--- START EXTRACTED TEXT ---
But on today’s opening stage of the Tour de France Femmes avec Zwift, the Dutch superteam was back to business. For the 49th time in 2023, the team found itself on the winners’ list, this time courtesy of a late solo move from Belgian champ Lotte Kopecky. With those 49 wins, SD Worx now has more victories than the three next best teams have managed this year, combined. 

It doesn’t stop there though. Today is also the 16th time this season that SD Worx has gone one-two in a race, this time thanks to Lorena Wiebes winning the reduced-bunch sprint behind Kopecky.

Saluting second place? If you’ve just gone 1-2, again, go for it.

SD Worx were never far from the front of the bunch on a nervous but mostly pedestrian stage that started and finished in Clermont-Ferrand. And when the pace ratcheted up on approach to the decisive final climb, they were front and centre. The team’s Swiss juggernaught, Marlen Reusser, led a quickly thinning lead bunch up the lower slopes, and then when she could go no longer, Demi Vollering – SD Worx’s big GC hope – even did her bit.

“The first part of the climb Marlen did very strong, and then I felt she could not really keep it up anymore,” Vollering said afterwards. “And then I thought, ‘OK, I take over because otherwise, they will attack if the speed drops down.’”

Only one rider managed to attack from behind the pace set by Reusser and Vollering: their teammate, Kopecky, who hit out from a few wheels back in the group with just under 10 km to go, quickly building a gap.

“This final climb I had the feeling that I had something left,” Kopecky said. “And I just went and I thought, yeah, probably somebody will follow but nobody could follow.

“Once I was on the top, I knew it was mostly downhill or slightly dragging down, so I was like, ‘Yeah, if I can keep my power, they will not catch me back.’”

She was right. While Kopecky rode away, the group behind showed a distinct lack of cohesion – something of a trend in group 2 this season. It was a frustrating finale for many who’d been in contention until Kopecky attacked, but for SD Worx, it panned out exactly as planned.

“We have the luxury in this team that we have a lot of good riders,” Kopecky said in the very definition of understatement. “I could do this attack today, but if I didn’t, then there was just Lorena Wiebes there for the sprint. And we could also just have gone for that option. I mean, same for Demi or Marlen – both of them could also have done this I think.”

Vollering or Reusser might have been capable of a similar move, but it’s doubtful anyone on SD Worx wanted the win today as much as Kopecky.

“When I saw it on VeloViewer a few weeks [or] months ago, I thought this first stage was for sprinters,” Kopecky said. “But then, the team director went for a recon of this race and he already texted me that, yeah ‘This first stage suits you very well.’ And when we did the recon two days ago, I was really happy to see this final climb.”

Kopecky and a friend had even predicted how it would pan out.

“I think it started like, three, four weeks ago – we were joking that I would attack on this final climb and then do a solo for 10 km,” Kopecky said with a chuckle. “So it was something that was already in my mind for quite a long time. And every day, we texted each other every morning, and we said like ’10 kilometers’ with a yellow heart behind it. So yeah, it was not something that just happened.”

“10 km. ?”

Being the opening stage of the race, Kopecky’s victory comes with a few additional prizes. For starters, being first over the day’s only categorised climb means she now leads the QOM competition. She also leads the points classification. And of course she now leads the race overall, by a total of 45 seconds.
--- END EXTRACTED TEXT ---
--- START GIVEN ENTRIES ---
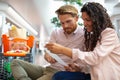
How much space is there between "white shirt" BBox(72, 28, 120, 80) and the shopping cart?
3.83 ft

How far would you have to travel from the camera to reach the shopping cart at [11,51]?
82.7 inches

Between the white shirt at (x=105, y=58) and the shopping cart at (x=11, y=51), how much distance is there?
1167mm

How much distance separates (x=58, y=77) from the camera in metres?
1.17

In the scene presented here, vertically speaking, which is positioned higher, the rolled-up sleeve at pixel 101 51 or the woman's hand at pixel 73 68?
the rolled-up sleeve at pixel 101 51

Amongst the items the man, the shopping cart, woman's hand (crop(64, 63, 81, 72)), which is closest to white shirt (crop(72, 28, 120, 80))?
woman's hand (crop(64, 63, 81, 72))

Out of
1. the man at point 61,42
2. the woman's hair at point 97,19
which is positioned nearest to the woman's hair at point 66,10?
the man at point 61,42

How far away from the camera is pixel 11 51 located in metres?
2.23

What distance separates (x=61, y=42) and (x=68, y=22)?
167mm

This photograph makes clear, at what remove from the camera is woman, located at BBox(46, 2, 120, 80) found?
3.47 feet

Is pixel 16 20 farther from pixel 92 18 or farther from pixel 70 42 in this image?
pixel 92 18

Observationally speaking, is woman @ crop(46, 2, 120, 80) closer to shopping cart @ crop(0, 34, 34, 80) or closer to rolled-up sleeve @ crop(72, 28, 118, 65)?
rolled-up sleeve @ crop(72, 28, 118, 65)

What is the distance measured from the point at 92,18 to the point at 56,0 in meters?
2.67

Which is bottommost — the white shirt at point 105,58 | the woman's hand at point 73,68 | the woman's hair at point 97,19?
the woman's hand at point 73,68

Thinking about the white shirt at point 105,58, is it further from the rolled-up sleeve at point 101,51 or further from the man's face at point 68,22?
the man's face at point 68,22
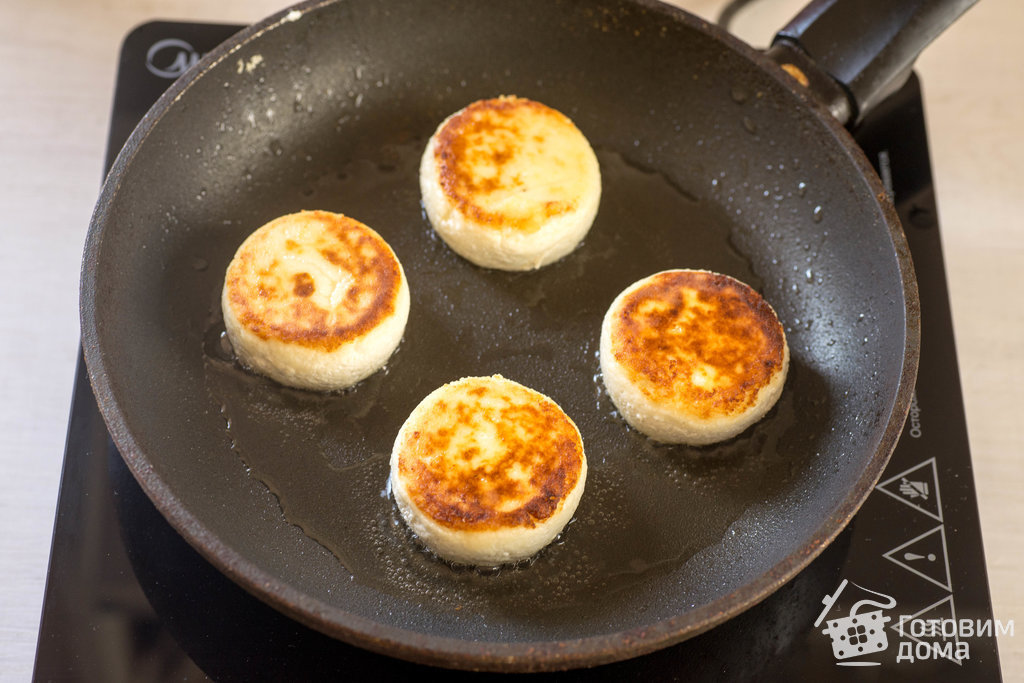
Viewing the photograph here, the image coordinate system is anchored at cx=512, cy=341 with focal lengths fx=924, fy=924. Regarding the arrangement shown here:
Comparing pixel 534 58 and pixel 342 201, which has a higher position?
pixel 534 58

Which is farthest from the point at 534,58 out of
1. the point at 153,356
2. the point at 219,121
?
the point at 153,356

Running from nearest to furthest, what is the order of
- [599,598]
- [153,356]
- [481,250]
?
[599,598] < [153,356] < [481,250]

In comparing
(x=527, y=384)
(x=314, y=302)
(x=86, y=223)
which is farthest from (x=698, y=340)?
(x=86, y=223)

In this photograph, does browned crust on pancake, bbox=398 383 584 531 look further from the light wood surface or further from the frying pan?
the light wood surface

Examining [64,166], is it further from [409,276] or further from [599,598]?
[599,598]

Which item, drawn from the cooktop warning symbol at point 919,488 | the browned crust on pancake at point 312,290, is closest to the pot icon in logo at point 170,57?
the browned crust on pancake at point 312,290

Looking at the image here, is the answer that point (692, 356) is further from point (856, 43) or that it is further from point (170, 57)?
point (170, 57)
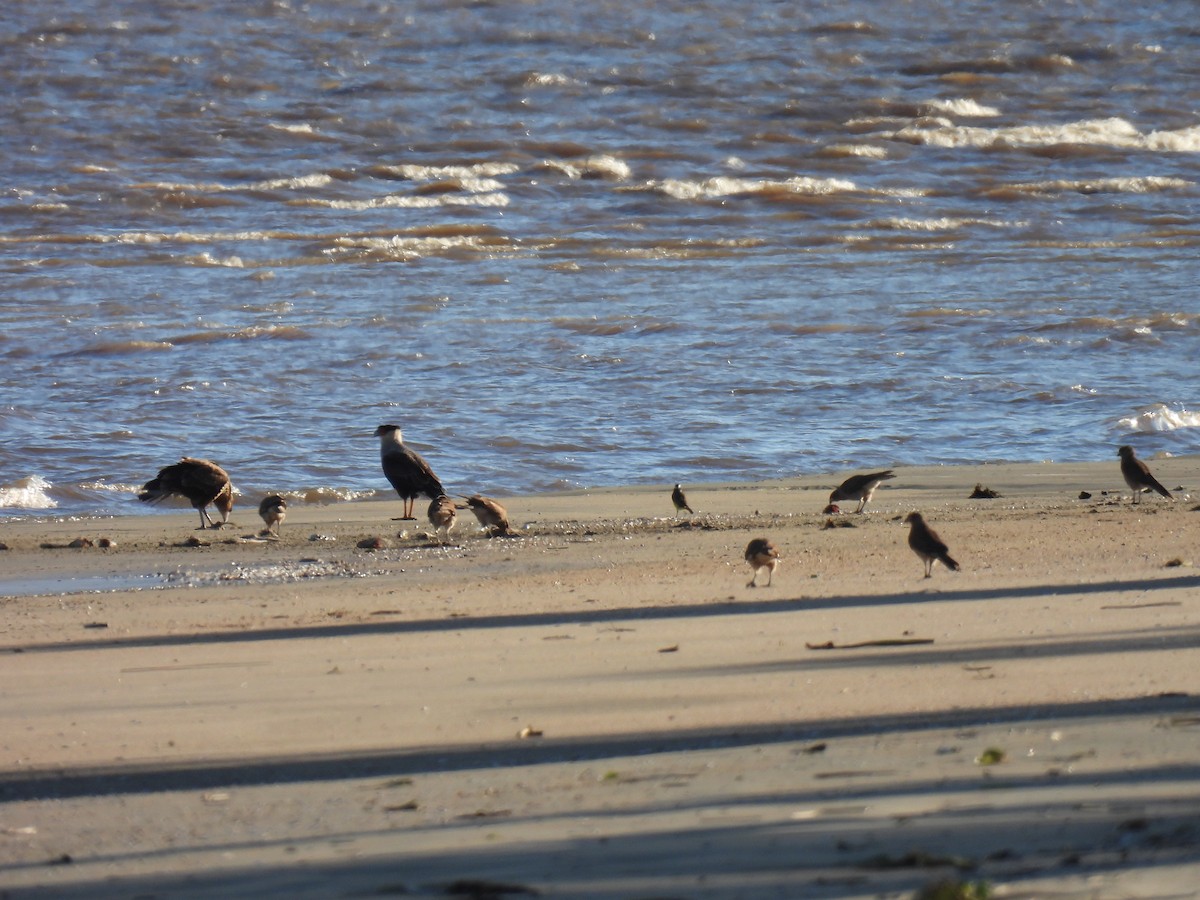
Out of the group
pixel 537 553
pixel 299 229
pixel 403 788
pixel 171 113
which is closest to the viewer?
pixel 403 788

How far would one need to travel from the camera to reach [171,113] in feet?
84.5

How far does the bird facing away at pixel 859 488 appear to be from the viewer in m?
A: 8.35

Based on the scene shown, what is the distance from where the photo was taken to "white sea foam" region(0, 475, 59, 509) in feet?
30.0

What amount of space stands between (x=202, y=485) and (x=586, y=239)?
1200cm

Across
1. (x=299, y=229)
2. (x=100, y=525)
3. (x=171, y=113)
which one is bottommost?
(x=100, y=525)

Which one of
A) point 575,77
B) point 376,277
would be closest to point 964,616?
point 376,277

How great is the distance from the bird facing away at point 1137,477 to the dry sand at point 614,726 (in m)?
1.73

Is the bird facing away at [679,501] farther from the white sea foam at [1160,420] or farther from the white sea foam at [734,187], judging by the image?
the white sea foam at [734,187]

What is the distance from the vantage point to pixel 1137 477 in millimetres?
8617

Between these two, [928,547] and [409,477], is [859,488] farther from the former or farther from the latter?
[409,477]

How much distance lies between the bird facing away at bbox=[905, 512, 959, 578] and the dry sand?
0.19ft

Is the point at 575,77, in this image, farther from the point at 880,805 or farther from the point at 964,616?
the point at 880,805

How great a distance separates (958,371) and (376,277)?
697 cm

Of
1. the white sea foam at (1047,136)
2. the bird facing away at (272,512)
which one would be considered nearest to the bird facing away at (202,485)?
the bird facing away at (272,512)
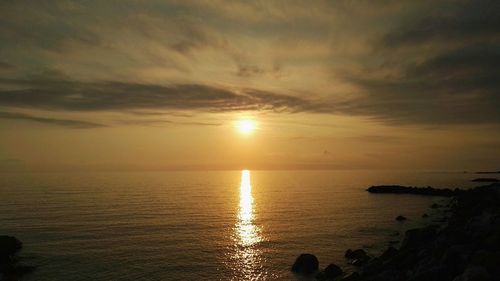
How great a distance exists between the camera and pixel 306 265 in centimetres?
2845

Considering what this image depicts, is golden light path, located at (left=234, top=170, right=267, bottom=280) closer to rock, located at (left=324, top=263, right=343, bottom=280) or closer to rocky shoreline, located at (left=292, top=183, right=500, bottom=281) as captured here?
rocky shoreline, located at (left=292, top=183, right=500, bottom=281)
--- END GIVEN ENTRIES ---
GIVEN TASK 1: Return the passage of the stage report starting with "But on today’s" and going on through "sprint behind Kopecky.", copied word for word.
GIVEN TASK 2: In the stage report, why did Demi Vollering take over setting the pace on the final climb? Answer in one to three sentences.
GIVEN TASK 3: According to the stage report, by how much does Kopecky lead the race overall after the opening stage?

FULL OUTPUT 1:
But on today’s opening stage of the Tour de France Femmes avec Zwift, the Dutch superteam was back to business. For the 49th time in 2023, the team found itself on the winners’ list, this time courtesy of a late solo move from Belgian champ Lotte Kopecky. With those 49 wins, SD Worx now has more victories than the three next best teams have managed this year, combined. 

It doesn’t stop there though. Today is also the 16th time this season that SD Worx has gone one-two in a race, this time thanks to Lorena Wiebes winning the reduced-bunch sprint behind Kopecky.

FULL OUTPUT 2: Vollering took over because she felt Marlen Reusser could not keep up her strong pace any longer. She believed that if the speed dropped, riders would attack.

FULL OUTPUT 3: She leads by 45 seconds.